Provided information>
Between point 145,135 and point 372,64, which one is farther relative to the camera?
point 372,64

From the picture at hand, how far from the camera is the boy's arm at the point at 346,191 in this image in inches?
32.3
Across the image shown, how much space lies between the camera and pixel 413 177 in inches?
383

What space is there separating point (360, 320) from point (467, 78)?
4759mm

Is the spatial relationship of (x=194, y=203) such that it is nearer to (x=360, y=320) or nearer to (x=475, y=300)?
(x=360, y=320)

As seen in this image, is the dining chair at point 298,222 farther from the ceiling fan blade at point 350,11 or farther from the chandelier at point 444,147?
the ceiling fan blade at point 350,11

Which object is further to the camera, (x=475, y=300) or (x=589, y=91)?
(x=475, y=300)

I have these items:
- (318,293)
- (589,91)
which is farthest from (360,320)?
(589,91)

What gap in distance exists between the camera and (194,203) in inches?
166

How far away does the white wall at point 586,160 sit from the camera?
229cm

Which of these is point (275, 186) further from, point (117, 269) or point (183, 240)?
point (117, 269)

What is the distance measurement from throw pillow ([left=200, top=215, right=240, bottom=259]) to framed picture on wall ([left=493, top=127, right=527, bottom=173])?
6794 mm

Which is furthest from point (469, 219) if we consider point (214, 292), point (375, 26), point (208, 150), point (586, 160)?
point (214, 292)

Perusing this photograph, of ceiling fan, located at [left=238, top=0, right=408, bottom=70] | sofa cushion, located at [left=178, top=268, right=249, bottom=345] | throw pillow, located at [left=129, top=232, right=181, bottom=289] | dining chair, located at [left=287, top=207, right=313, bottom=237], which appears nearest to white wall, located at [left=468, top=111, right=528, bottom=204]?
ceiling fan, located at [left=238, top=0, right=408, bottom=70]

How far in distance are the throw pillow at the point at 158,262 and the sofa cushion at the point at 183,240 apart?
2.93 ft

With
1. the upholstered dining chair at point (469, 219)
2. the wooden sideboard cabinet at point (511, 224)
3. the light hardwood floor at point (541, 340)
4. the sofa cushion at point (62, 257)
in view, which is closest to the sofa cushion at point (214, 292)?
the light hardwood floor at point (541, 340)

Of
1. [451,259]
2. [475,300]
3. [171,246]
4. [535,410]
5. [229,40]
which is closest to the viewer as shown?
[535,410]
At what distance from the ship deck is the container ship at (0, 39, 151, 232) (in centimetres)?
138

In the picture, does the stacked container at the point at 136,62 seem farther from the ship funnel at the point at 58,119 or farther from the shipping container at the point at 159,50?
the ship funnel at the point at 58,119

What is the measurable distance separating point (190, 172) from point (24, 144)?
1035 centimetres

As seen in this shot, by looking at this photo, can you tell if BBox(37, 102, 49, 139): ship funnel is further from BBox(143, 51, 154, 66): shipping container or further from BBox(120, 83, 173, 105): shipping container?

--

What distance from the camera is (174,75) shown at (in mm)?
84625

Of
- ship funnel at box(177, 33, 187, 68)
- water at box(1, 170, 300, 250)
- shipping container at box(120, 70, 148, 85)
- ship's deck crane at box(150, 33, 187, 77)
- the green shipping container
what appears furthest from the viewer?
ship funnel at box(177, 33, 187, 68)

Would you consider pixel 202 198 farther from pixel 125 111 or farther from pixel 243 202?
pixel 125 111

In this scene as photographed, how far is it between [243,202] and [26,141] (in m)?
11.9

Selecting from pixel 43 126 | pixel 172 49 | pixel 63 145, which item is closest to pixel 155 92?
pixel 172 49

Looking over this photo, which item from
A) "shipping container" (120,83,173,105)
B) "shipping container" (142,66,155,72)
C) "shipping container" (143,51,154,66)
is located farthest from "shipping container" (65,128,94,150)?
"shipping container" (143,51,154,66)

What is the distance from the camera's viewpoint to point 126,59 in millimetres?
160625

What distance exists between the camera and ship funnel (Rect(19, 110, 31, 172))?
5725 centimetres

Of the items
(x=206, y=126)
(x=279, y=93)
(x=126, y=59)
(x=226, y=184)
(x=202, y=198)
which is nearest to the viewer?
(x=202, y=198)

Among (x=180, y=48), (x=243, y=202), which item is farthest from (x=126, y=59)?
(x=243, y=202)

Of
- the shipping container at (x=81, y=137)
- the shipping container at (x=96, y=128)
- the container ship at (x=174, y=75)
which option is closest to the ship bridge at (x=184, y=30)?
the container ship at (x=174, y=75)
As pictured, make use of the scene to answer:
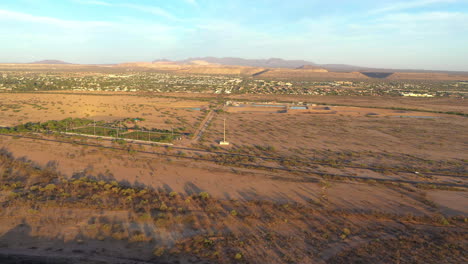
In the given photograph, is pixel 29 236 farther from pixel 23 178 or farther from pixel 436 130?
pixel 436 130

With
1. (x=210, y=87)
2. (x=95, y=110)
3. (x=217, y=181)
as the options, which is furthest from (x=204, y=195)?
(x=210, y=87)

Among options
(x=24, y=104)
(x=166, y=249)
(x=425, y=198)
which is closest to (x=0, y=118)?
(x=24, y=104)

Exercise>
Copy the items verbatim, beginning at the line that contains "In the picture, does" and ending after the line that contains "As seen in this shot, by".

Solution for this exercise>
In the picture, does the stacked container at the point at 136,62 seem farther from the ship funnel at the point at 58,119 or farther from the shipping container at the point at 159,50?
the ship funnel at the point at 58,119

What is the measurable distance separating point (190, 172) from point (24, 144)?
1035 centimetres

As seen in this shot, by looking at this photo, can you tell if BBox(37, 102, 49, 139): ship funnel is further from BBox(143, 51, 154, 66): shipping container or further from BBox(120, 83, 173, 105): shipping container?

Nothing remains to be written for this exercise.